# What needs to be done
Reproduce each line, exactly, from the one containing "Rura MK ŻARY" through the end of the material. Exclude pictures.

:::

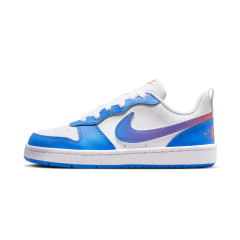 ZAPATILLAS JR NIKE COURT BOROUGH - IR5462-101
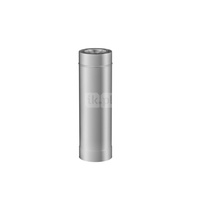 Rura MK ŻARY GF RT 100/150 mm, długość 500 mm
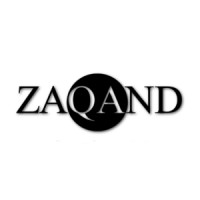 Zaqand logo, Zaqand contact details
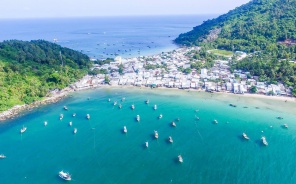 Gợi Ý Du Lịch Hòn Sơn 3 Ngày 2 Đêm Trọn Vẹn Trải Nghiệm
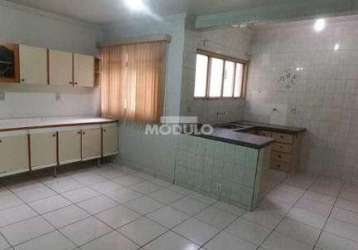 Apartamento à venda, 2 quartos, 1 suíte, 1 vaga, nossa senhora aparecida - uberlândia/mg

:::

# Solution for this exercise
 Rura MK ŻARY GF RT 100/150 mm, długość 500 mm
 Zaqand logo, Zaqand contact details
 Gợi Ý Du Lịch Hòn Sơn 3 Ngày 2 Đêm Trọn Vẹn Trải Nghiệm
 Apartamento à venda, 2 quartos, 1 suíte, 1 vaga, nossa senhora aparecida - uberlândia/mg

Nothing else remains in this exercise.